La Risposta n. 200/2025 dell’Agenzia delle Entrate precisa che il plafond IVA accumulato da Beta S.p.A. non può essere utilizzato da Alfa S.r.l. Questo perché, nel processo di trasferimento, Gamma Ltd non è identificata ai fini IVA in Italia. Questa decisione prende in considerazione diversi fattori.
Per il trasferimento del beneficio, è necessario che l’attività economica venduta continui senza interruzioni. Inoltre, è richiesto il subentro nei rapporti giuridici attivi e passivi. È indispensabile una previsione contrattuale esplicita, insieme a una comunicazione tempestiva all’ufficio IVA.

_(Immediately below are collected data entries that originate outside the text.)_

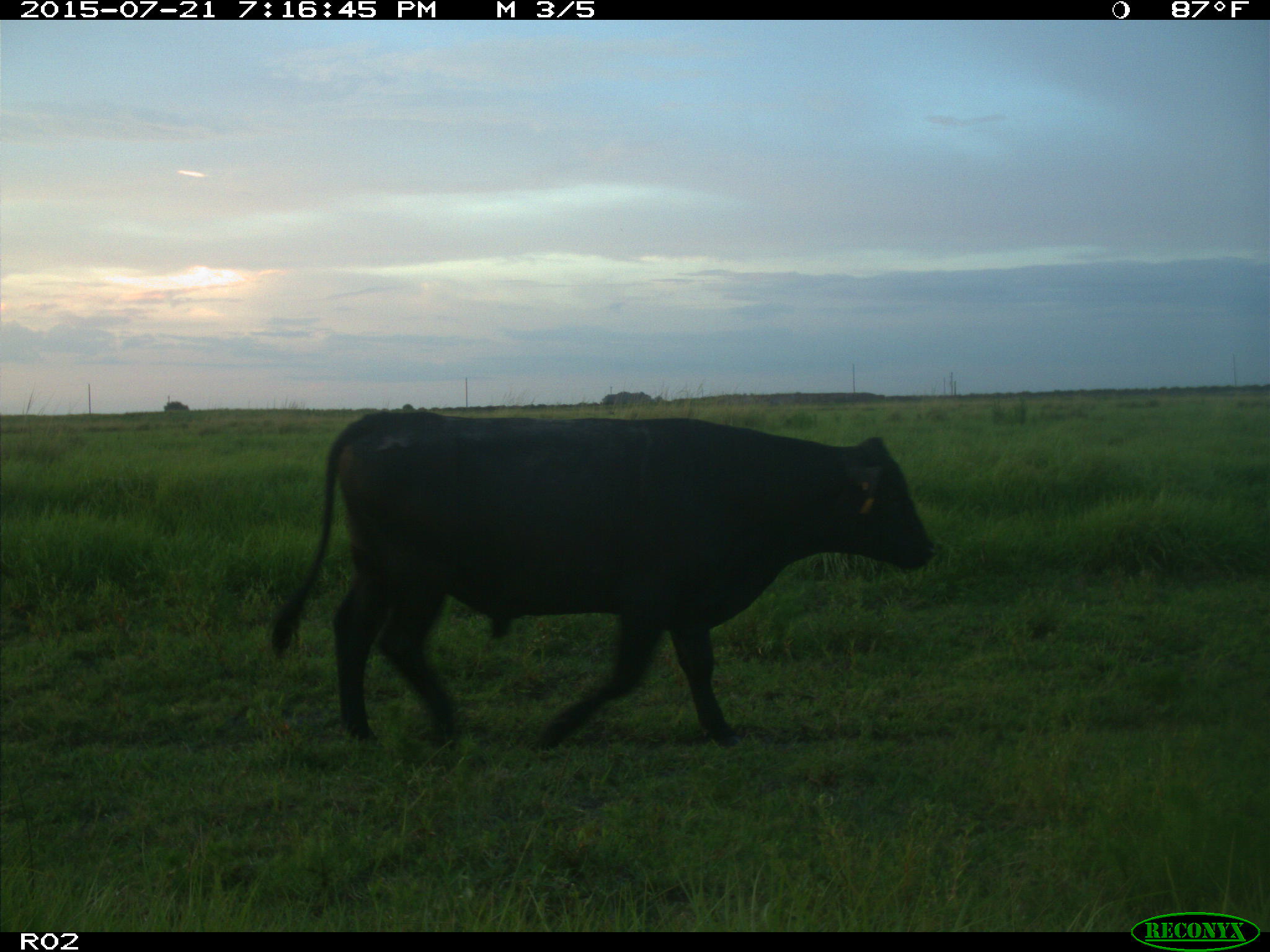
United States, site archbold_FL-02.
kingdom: Animalia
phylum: Chordata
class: Mammalia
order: Artiodactyla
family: Bovidae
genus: Bos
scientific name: Bos taurus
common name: domestic cow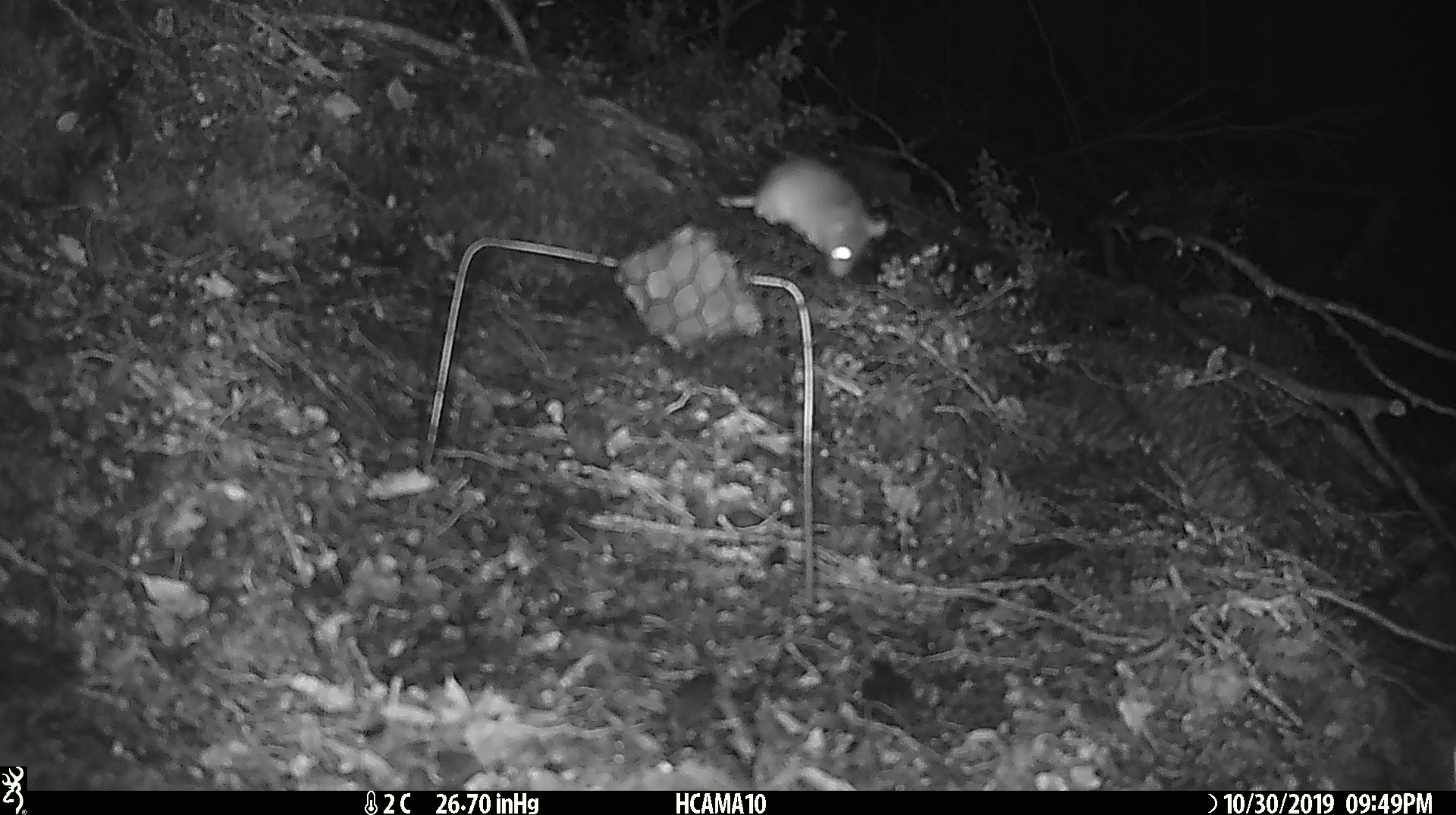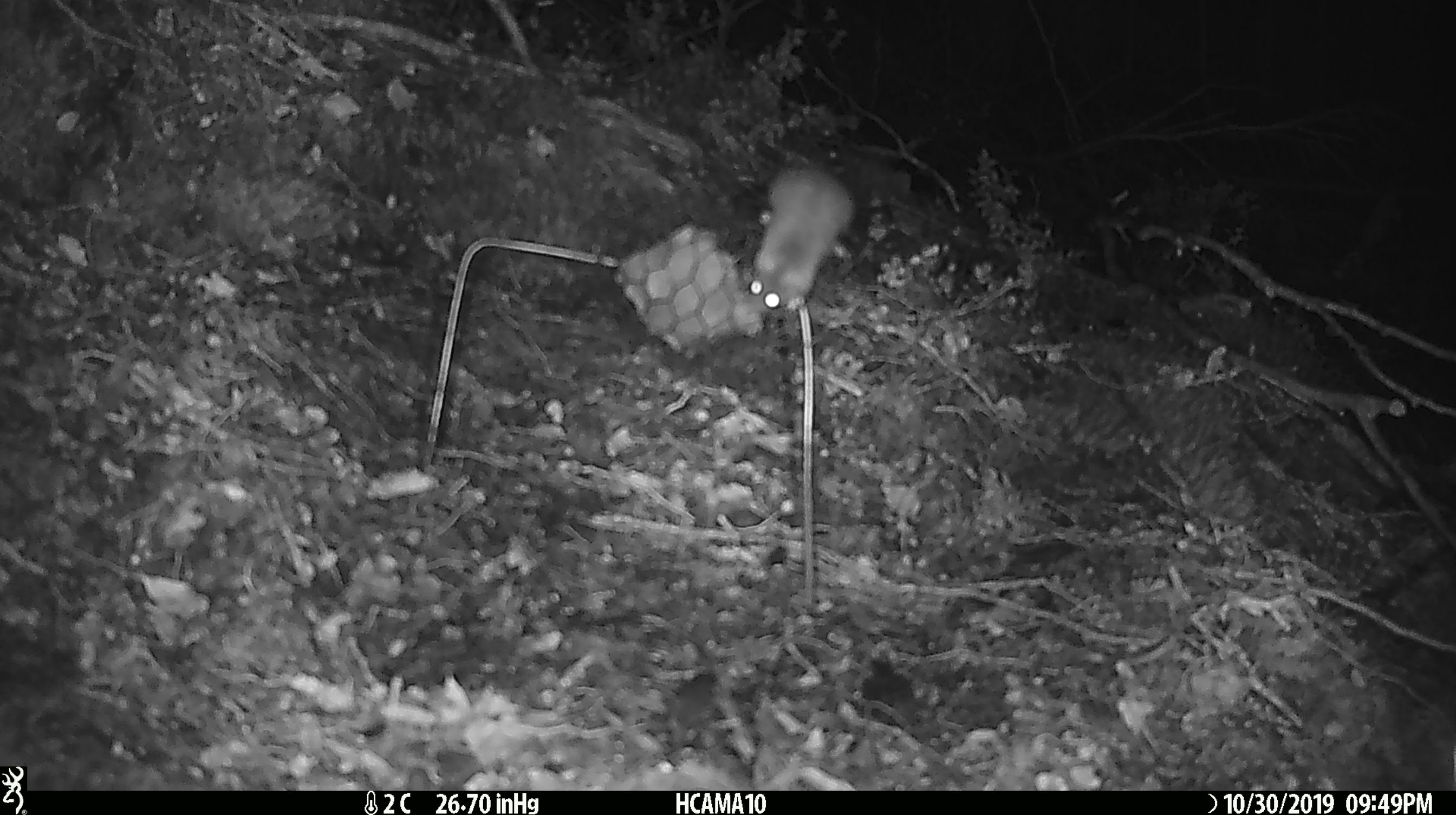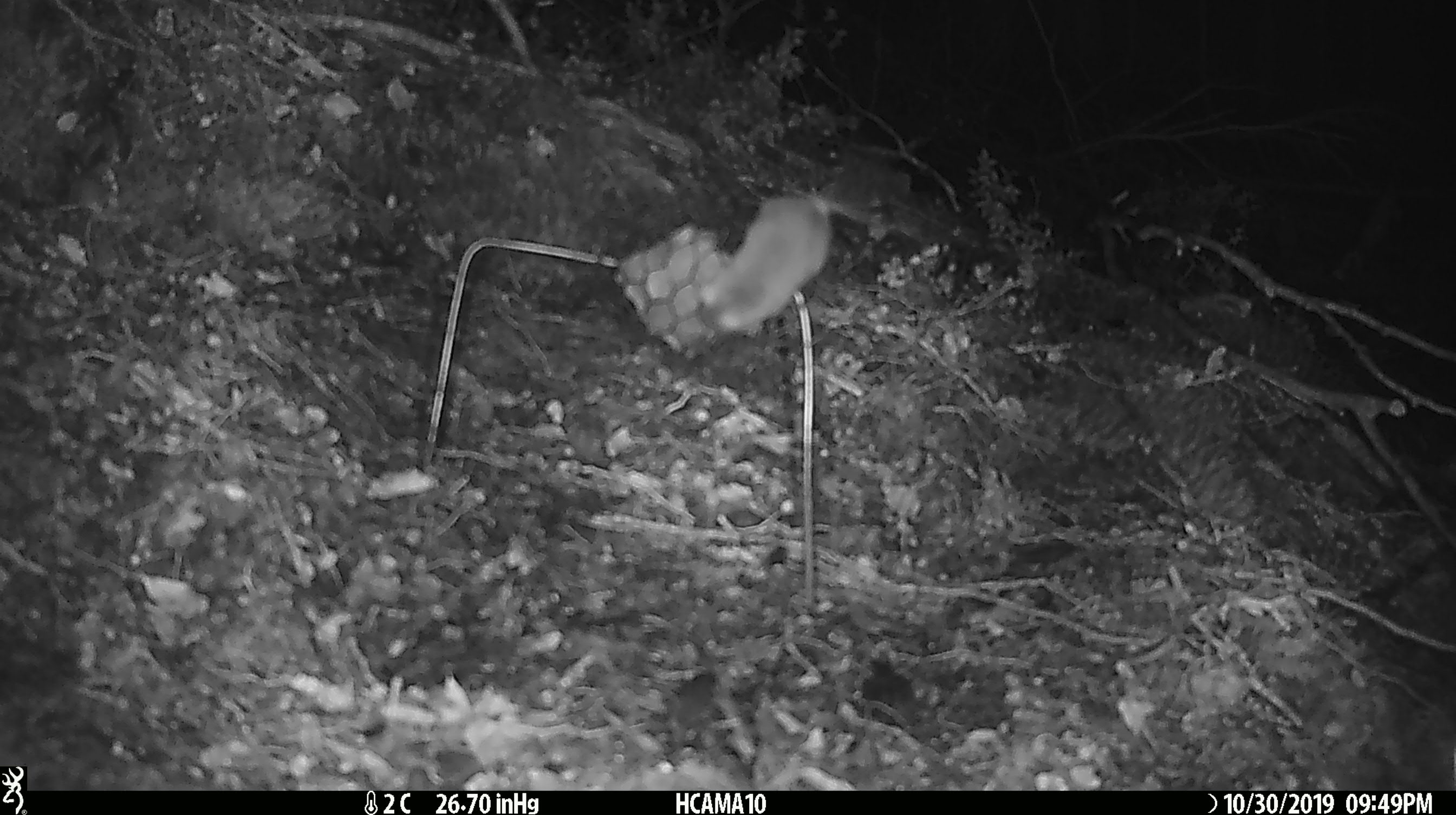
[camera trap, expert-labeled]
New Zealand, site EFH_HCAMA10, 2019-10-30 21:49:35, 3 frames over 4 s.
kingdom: Animalia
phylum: Chordata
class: Mammalia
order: Rodentia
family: Muridae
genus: Mus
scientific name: Mus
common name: mouse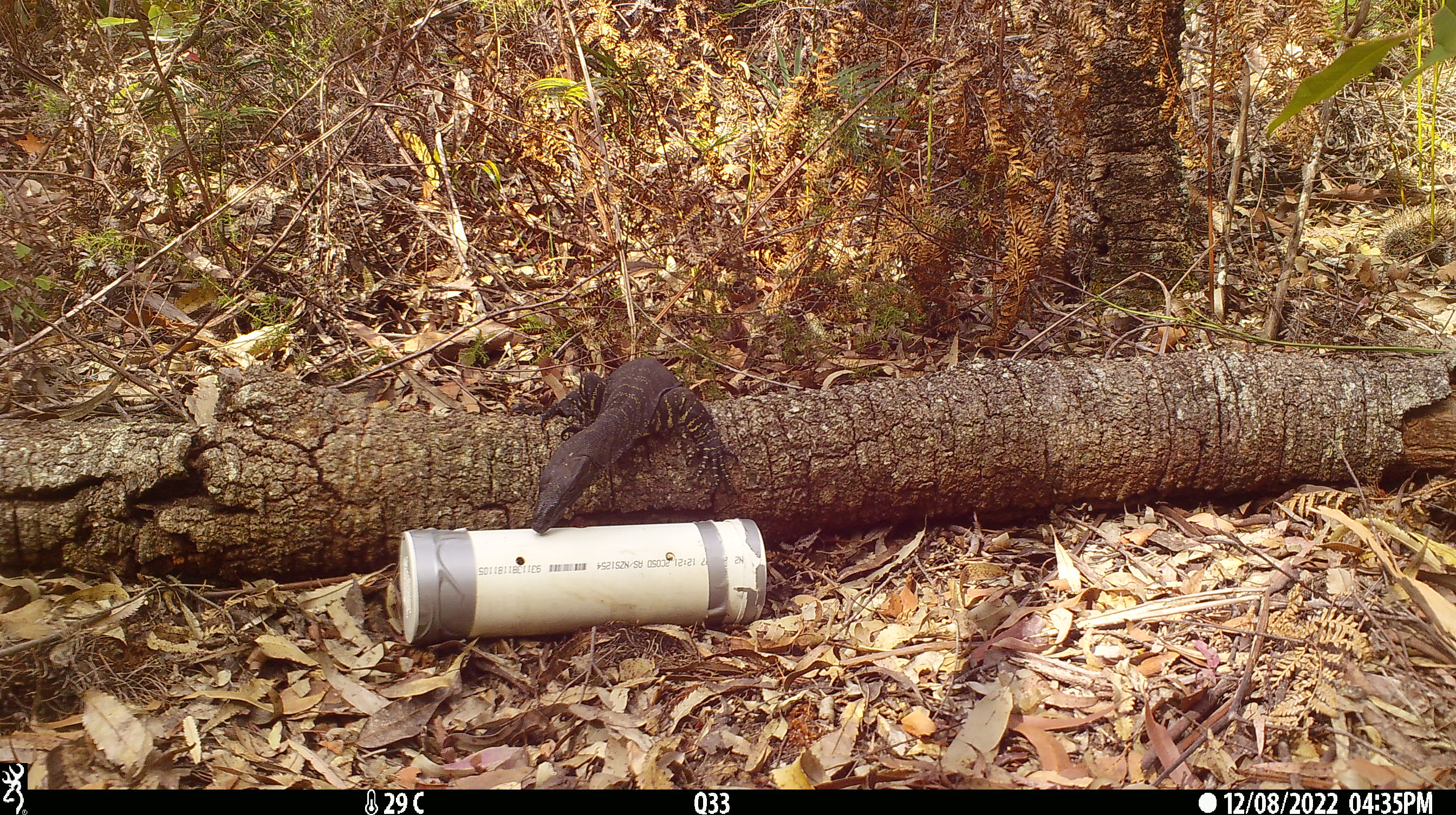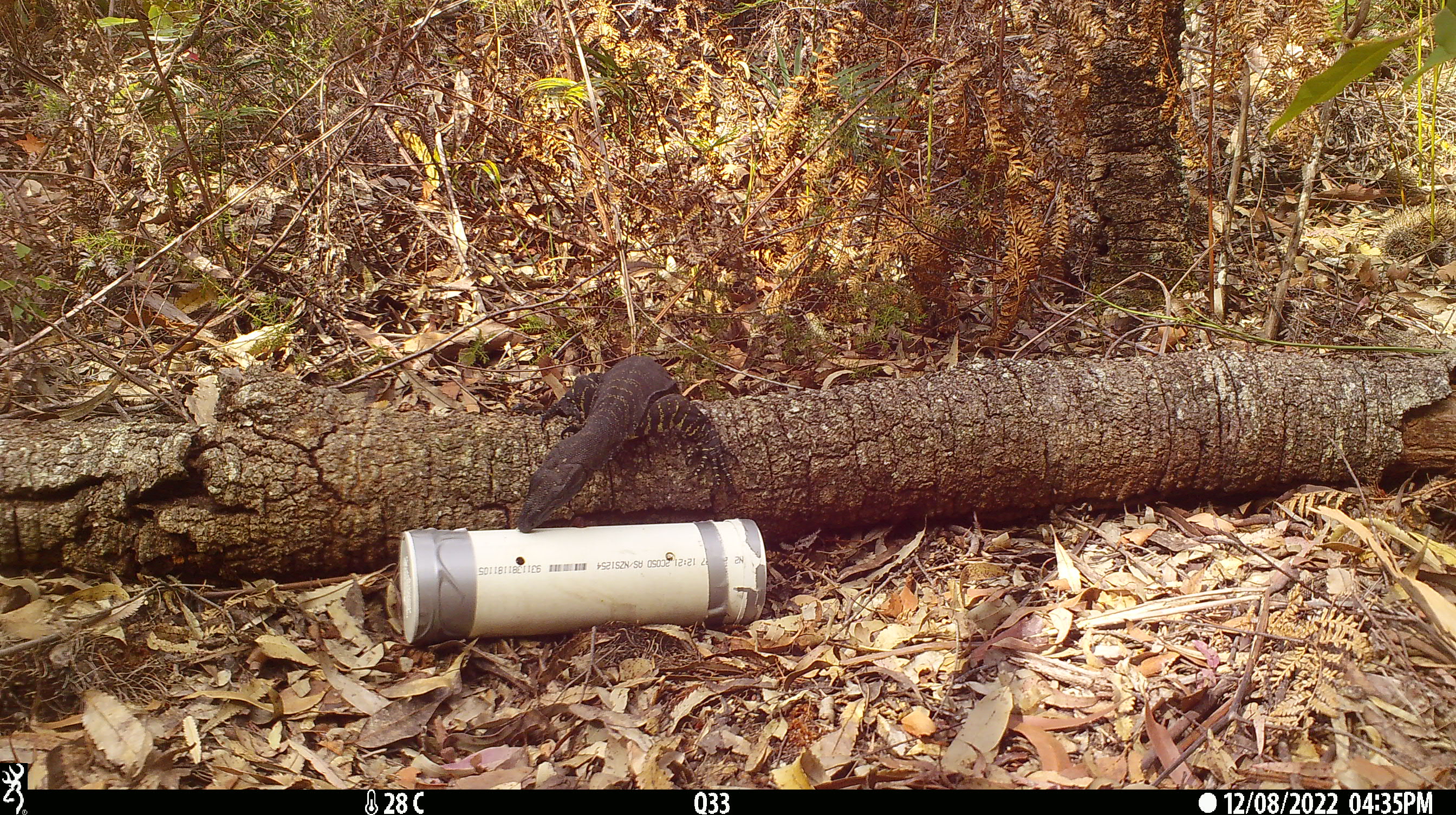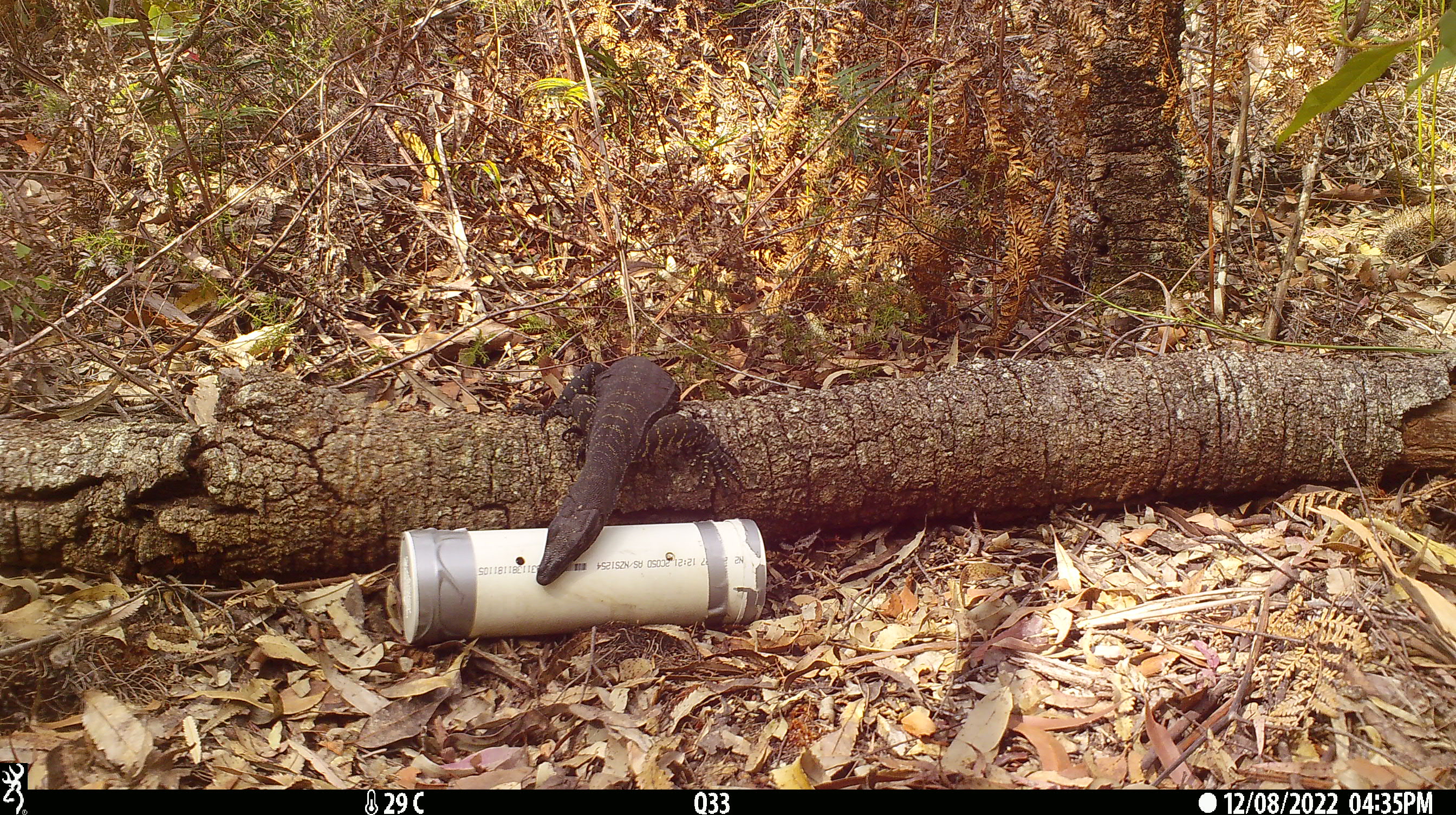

Se non vi è menzione contrattuale e se il plafond non passa direttamente da Beta a Gamma (e quindi non vi è identificazione IVA di Gamma), Alfa non potrà beneficiare del plafond. L’esigenza di identificazione IVA in Italia è sottolineata dalla prassi consolidata, così come l’importanza di garantire la continuità aziendale a livello fiscale.
In sintesi, la Risposta dell’Agenzia delle Entrate enfatizza l’importanza di rispettare le procedure fiscali e contrattuali nello svolgimento delle attività economiche. Questo assicura che i benefici, come il plafond IVA, possano essere trasferiti correttamente. Inoltre, la decisione mette in luce l’importanza di una comunicazione efficace e tempestiva con l’ufficio IVA per soddisfare le esigenze fiscali. È fondamentale che le società rispettino queste norme per evitare potenziali problemi fiscali.